The metastasis was surgically resected. PSA decreased to 0.03ng/ml. The
patient was sequentially treated with enzalutamide, abiraterone,
apalutamide, darolutamide, estramustine phosphate, docetaxel, and
cabazitaxel. PSA gradually increased to 8.26ng/ml. Testosterone
enanthate 250mg IM was started in May 2021 with initial PSA flare to
80.87ng/ml because of liver, retroperitoneal and pelvic lymph node
metastasis then drop to17.56ng/ml. The patient is now being treated with
monthly T with triweekly injections of gemcitabine and carboplatin (Fig.
1C). CT revealed PR in the liver and LN metastasis (Figure 2).
Case 4.
A 71-year-old man with iPSA 350ng/ml and prostate biopsy GS 4+4.
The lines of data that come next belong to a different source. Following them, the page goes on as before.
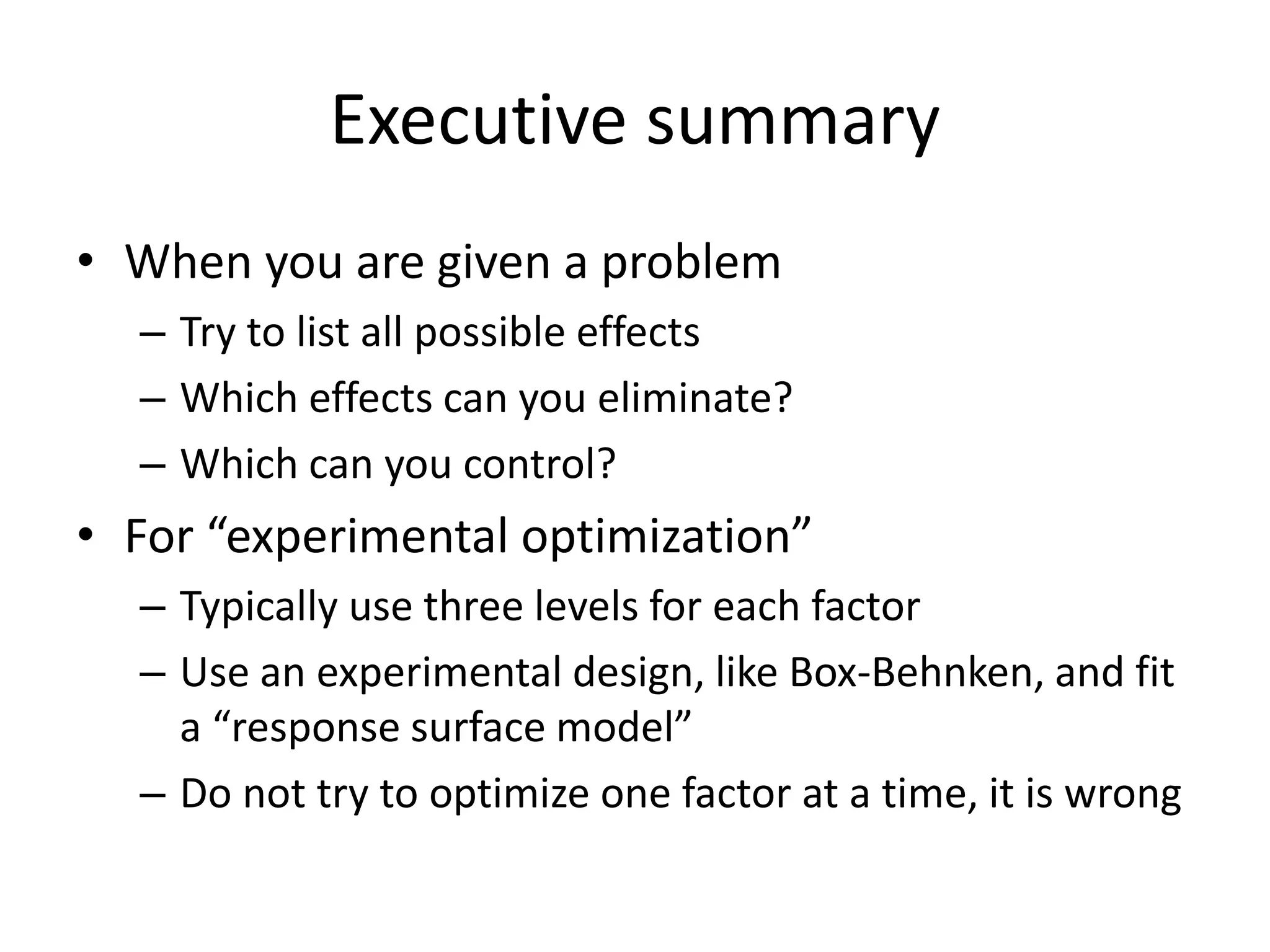 Executive summary

• When you are given a problem
– Try to list all possible effects
– Which effects can you eliminate?
– Which can you control?
• For “experimental optimization”
– Typically use three levels for each factor
– Use an experimental design, like Box-Behnken, and fit a “response surface model”
– Do not try to optimize one factor at a time, it is wrong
Prostate MRI revealed extracapsular invasion. CT scan revealed enlarged
left internal iliac LN, but no distant metastasis. Chemical castration
with degarelix injection was performed and MAB was started by adding
bicalutamide which was sequentially switched to flutamide, enzalutamide,
and abiraterone. Five years since the beginning of the therapy the
patient opted for surgical treatment and underwent RRP. The pathological
diagnosis was T3bN1 with 5 out of 21 LN had metastasis. Following the
operation, ADT was continued using enzalutamide. PSA increased and
salvage EBRT (70Gy) was done. A whole-body MRI revealed multiple spine
bone metastasis and multiple LN metastasis. BMA denosumab was started.
Enzalutamide was switched to estramustine followed by darolutamide. PSA
increased to 66 ng/ml. Testosterone enanthate 250mg IM was started in
may 2021 followed by a drastic decrease in PSA (Fig. 1D).